## Objective 1
Could you copy the part of the excerpt on liquor forfeiture that opens with the words containing "Thus a person" and closes with "to the punishment."?
## Objective 2
In the excerpt on liquor forfeiture, which kinds of property does the paragraph beginning "By the laws of Congress" name as subject to seizure and forfeiture or liable to forfeiture?
··· Excerpt ···
7. Again it is claimed that the statute violates another clause in the constitution, which says that “ the private property of no person shall be taken for public use without com*287pensation therefor; ” that it authorises the taking of private property for the benefit of the town. The same objection might, with the same propriety, be urged against almost every penal statute, as the law requires all fines, forfeitures and penalties, unless otherwise expressly disposed of, to be paid either into the state or town treasury.

Thus a person convicted of the crime of drunkenness, is subject to a fine payable into the town treasury. In one sense it may be said, his money, if the fine is paid, is taken for public use, but not within the meaning of that clause of the constitution. The fine is imposed not because the public want his money, but as a punishment for his offence, and the disposition of it does not affect the validity of the law subjecting him to the punishment.

So, in the case under consideration, the law imposes the forfeiture of the liquors, not for the benefit of the town, but as a punishment for keeping them for an unlawful purpose. Forfeitures have frequently been imposed by laws of congress as well as by other laws of this state, none of which have ever been adjudged unconstitutional.

By the laws of Congress goods imported into this country in violation of the revenue laws, and intoxicating liquors carried into Indian territories, to be there sold in violation of law, may be seized and forfeited. So in this state under certain circumstances, race horses, and animals used in circus exhibitions, are liable to forfeiture.

“ We have no doubt” say the supreme court of Massachusetts, “ that it is competent for the legislature to declare the possession of certain articles of property, either absolutely or when held in particular places, and under particular circumstances, to be unlawful, because they would be injurious, dangerous or noxious; and, by due process of law, by proceedings in rem,to provide both for the abatement of the nuisance, and the punishment of the offender, by the seizure and confiscation of the property, by the removal, sale, or destruction of the noxious articles.” Fisher v. McGirr and others, 1 Gray, 27.
··· Information provided ···
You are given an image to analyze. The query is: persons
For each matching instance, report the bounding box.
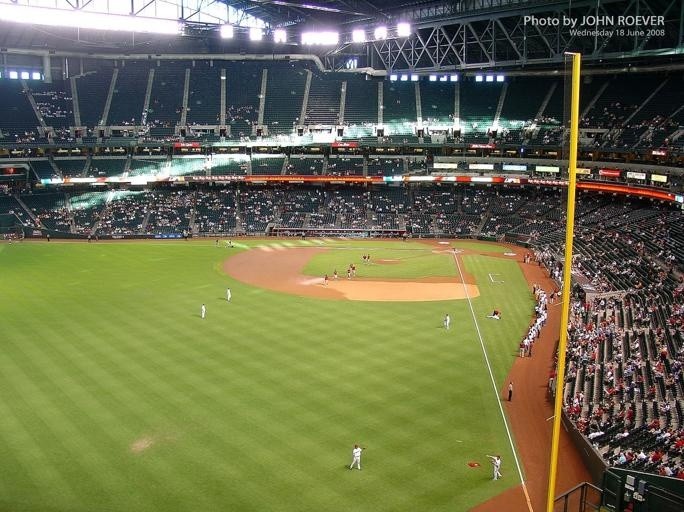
···
## Written reply 1
Thus a person convicted of the crime of drunkenness, is subject to a fine payable into the town treasury. In one sense it may be said, his money, if the fine is paid, is taken for public use, but not within the meaning of that clause of the constitution. The fine is imposed not because the public want his money, but as a punishment for his offence, and the disposition of it does not affect the validity of the law subjecting him to the punishment.

## Written reply 2
- Goods imported into this country in violation of the revenue laws
- Intoxicating liquors carried into Indian territories, to be sold there in violation of law
- Race horses
- Animals used in circus exhibitions